Wednesday, December 5, 2012

The Healthcare Portfolio

Today's post is a continuation of the discussion from yesterday's post:


Nearly all existing EHR systems are built with an explicit domain model– a common approach in current EHR software development practice. This means that the hard coded medical domain knowledge in the system results in higher cost when new requirements in clinical documentation routines occur.” Weber-Jahnke, J. & Price, M. (2007).   

One of the major limitations in regards to the current generation of Healthcare IT capabilities is the relative lack of ability to integrate multiple structured and unstructured data sources. Most if not all EHR/EMR systems today are built utilizing a single relational database structure with minimal consideration of how to manage data structures that do not easily fit within the “record” itself. It occurred to us that the problem here is both technical and derived partly from the metaphor chosen to build these solutions around. The current metaphor; an “Electronic Record,” does not properly approximate the traditional capability encompassed within the Medical Chart. A more accurate context is the ability to exist as a continuous “Healthcare Portfolio.” The Portfolio as a metaphor is a flexible and infinitely extensible instrument. This instrument can hold or point to “n” records from “n” different providers or systems. This instrument can also provide an information and collaboration ‘portal’ interface for the patient, all associated caregivers and administrative personnel.

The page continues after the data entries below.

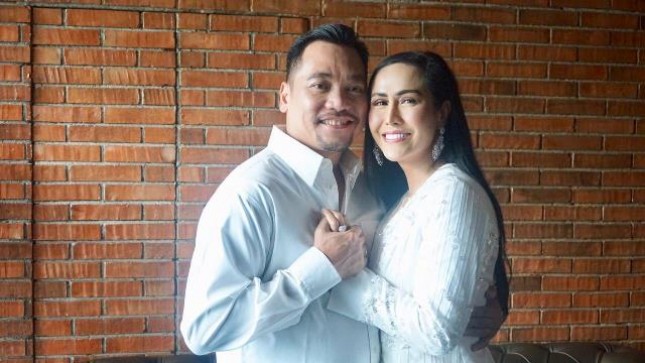 Artis Ratu Meta Ajak Suami Duet Pop Setialah Denganku (Foto AMZ)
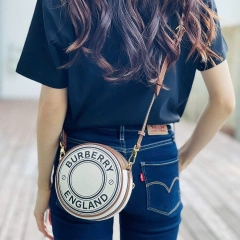 Túi Burberry luise round shoulder bag
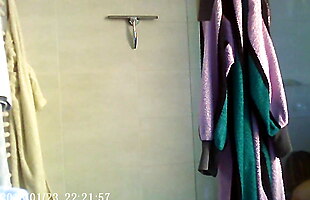 Posted under bottom display, butts showering, hd small, mature ass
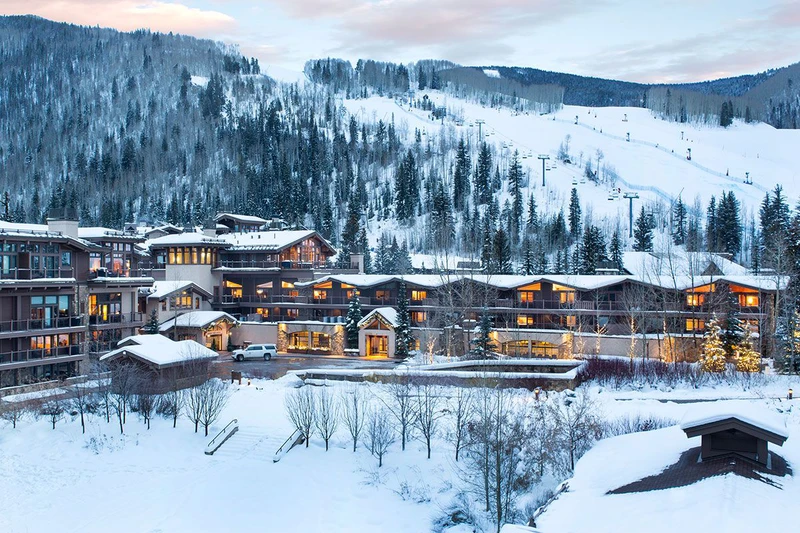 5df780957b016 Manor Vail Exerior
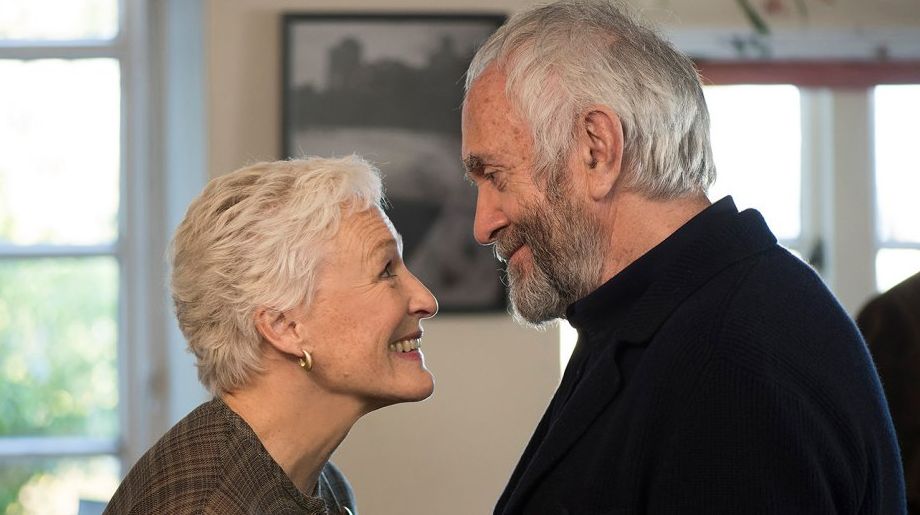 Glenn Close and Jonathan Pryce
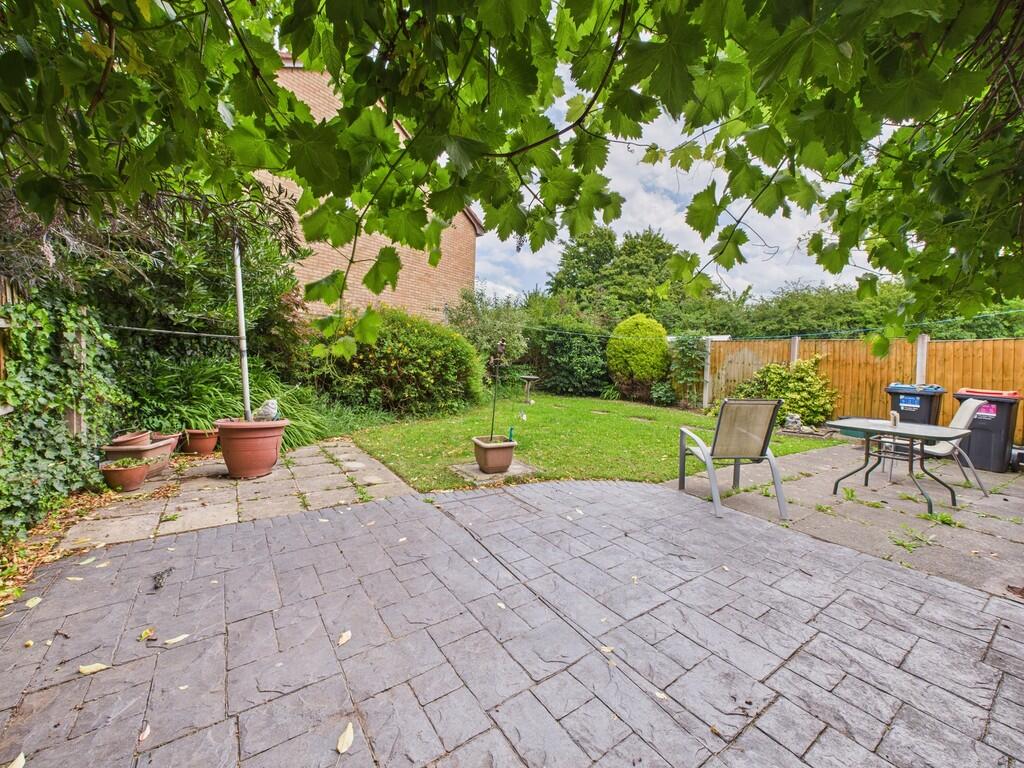 CAM02854G0-PR0402...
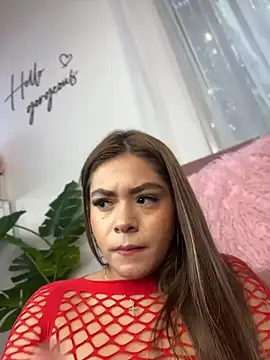 MayaMoanXXX live sex cam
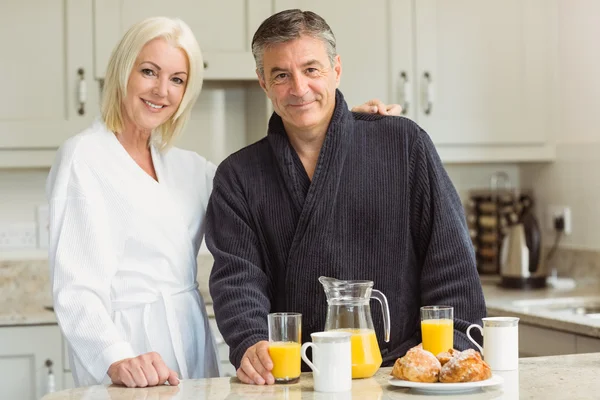 Mature couple having breakfast together — Stock Photo, Image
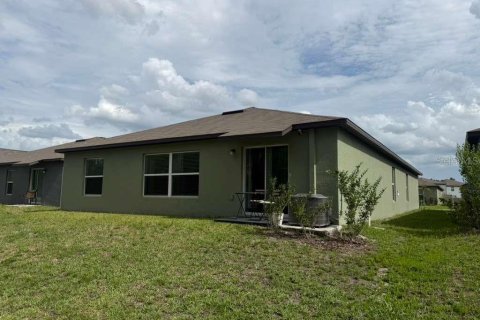 House in Lakeland, Florida 4 bedrooms, 178.19 sq.m. № 2232471 - photo 11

The Portfolio metaphor can also be extended to the Group level rather gracefully which also helps to serve as natural mechanism for shielding certain types of privacy data per HIPAA regulations for group-level analytics. This paradigm shift is founded upon the realization that a complex architecture can be centrally managed “logically” yet manifested across a federated environment. In other words, all elements of a patient’s portfolio do not need to exist in one location; however the central management mechanism requires access to the portfolio to be controlled to ensure data integrity and to allow the portfolio to retrieve information from the appropriate data stores and caches. This is referred to as “meta-information” and can be considered a Semantic Layer that binds that federated environment into a logical integration. 

The core architectural paradigm behind the next generation of automated Healthcare solutions is likely to be data fusion. The reason for this is simple – complexity. The key enabling mechanism within data fusion is reliance on metadata or meta-information. Metadata has been managed historically within individual system stacks. What that means is that the metadata was usually stored within the same system or if in more complex configurations within the system or component close to the primary user interface (and in the case of EMR solutions, the Medical Chart UI). The problem with this for Healthcare is that the community of Medical knowledge is expanding exponentially. Any attempt to centrally manage all types of medical knowledge in one system’s metadata framework is bound to fail. Part of the true strength of any such solution ought to be the ability to accommodate information not originally anticipated.

The implications of this are important, as there is no consistent method of coordinating metadata across multiple metadata sources except through custom interface development or management in most of today’s EHRs. As the scope of custom integration grows, interface management and integration become mores difficult to manage. In other words, those architectures simply are not scalable.